Search support is pretty simple at the moment. You have two options -- a simple telnet-like interface, and a browser-based query interface.

Telnet interface

Telnet to the query server (see the command line options) and enter a search term. The query language supported is the simple language supported by bleve, but a more sophisiticated query syntax, including searching for specific field values, may be supported soon.

For example, below is an example search session, showing accesses to the login URL of a Wordpress site. The telnet clients connects to the query server and enters the string login

$ telnet 127.0.0.1 9950
Trying 127.0.0.1...
Connected to 127.0.0.1.
Escape character is '^]'.
login
<134>0 2015-05-05T23:50:17.025568+00:00 fisher apache-access - - 65.98.59.154 - - [05/May/2015:23:50:12 +0000] "GET /wp-login.php HTTP/1.0" 200 206 "-" "-"
<134>0 2015-05-06T01:24:41.232890+00:00 fisher apache-access - - 104.140.83.221 - - [06/May/2015:01:24:40 +0000] "GET /wp-login.php?action=register HTTP/1.0" 200 206 "http://www.philipotoole.com/" "Opera/9.80 (Windows NT 6.2; Win64; x64) Presto/2.12.388 Version/12.17"
<134>0 2015-05-06T01:24:41.232895+00:00 fisher apache-access - - 104.140.83.221 - - [06/May/2015:01:24:40 +0000] "GET /wp-login.php?action=register HTTP/1.1" 200 243 "http://www.philipotoole.com/wp-login.php?action=register" "Opera/9.80 (Windows NT 6.2; Win64; x64) Presto/2.12.388 Version/12.17"
<134>0 2015-05-06T02:47:54.612953+00:00 fisher apache-access - - 184.68.20.22 - - [06/May/2015:02:47:51 +0000] "GET /wp-login.php HTTP/1.1" 200 243 "-" "Mozilla/5.0 (Windows NT 6.1) AppleWebKit/537.1 (KHTML, like Gecko) Chrome/24.0.1309.0 Safari/537.17"
<134>0 2015-05-06T04:20:49.008609+00:00 fisher apache-access - - 193.104.41.186 - - [06/May/2015:04:20:46 +0000] "POST /wp-login.php HTTP/1.1" 200 206 "-" "Opera 10.00"

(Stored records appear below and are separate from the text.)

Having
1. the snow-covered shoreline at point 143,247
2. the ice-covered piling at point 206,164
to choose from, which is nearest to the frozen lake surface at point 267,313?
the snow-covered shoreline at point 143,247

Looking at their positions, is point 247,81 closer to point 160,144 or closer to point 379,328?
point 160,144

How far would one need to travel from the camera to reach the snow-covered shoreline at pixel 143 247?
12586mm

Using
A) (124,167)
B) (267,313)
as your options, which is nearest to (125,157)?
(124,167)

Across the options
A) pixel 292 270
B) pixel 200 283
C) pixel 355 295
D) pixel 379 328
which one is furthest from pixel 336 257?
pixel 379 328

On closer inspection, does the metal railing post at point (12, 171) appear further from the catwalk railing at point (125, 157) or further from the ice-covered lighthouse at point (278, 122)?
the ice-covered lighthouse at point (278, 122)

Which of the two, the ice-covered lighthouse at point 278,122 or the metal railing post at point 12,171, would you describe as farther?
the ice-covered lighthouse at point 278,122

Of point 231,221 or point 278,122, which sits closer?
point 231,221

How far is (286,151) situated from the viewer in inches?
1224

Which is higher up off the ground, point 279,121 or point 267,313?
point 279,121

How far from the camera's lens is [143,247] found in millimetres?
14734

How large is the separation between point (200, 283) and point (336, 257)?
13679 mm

Perhaps you only want to search for POST accesses to that URL:

login -GET
<134>0 2015-05-06T04:20:49.008609+00:00 fisher apache-access - - 193.104.41.186 - - [06/May/2015:04:20:46 +0000] "POST /wp-login.php HTTP/1.1" 200 206 "-" "Opera 10.00"

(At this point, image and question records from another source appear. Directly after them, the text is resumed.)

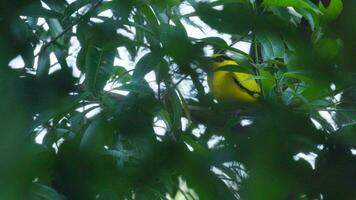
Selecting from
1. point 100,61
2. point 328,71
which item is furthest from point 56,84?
point 100,61

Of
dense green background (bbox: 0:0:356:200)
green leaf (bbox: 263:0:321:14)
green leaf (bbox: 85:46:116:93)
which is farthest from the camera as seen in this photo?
green leaf (bbox: 85:46:116:93)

A more sophisticated client program is planned.

Browser interface

The browser-based interface also accepts bleve-style queries, identical to those described in the Telnet section. By default the browser interface is available at http://localhost:8080. An example session is shown below.

Diagnostics

Basic statistics and diagnostics are available. Visit http://localhost:9951/debug/vars to retrieve this information. The host and port can be changed via the -diag command-line option.

Building New Parsers

The architecture now supports the easy implementation of new parsers beyond the stock syslog in 3 easy steps:

1. In input/parser.go expand supportedFormats() to capture the additional standard and name.
2. In parser/, create the new input format parser using appropriate regex statements.
   • Ensure that the new parser includes a timestamp field compatible with RFC3339, e.g. 2006-01-02T15:04:05Z07:00
3. Back in input/parser.go, update NewParser() to properly instantiate the new input format parser.

Project Status

The project is semi-maintained -- contributions in the form of bug reports and pull requests are welcome. Much work remains around performance and scaling, and you can check out the issues for more details.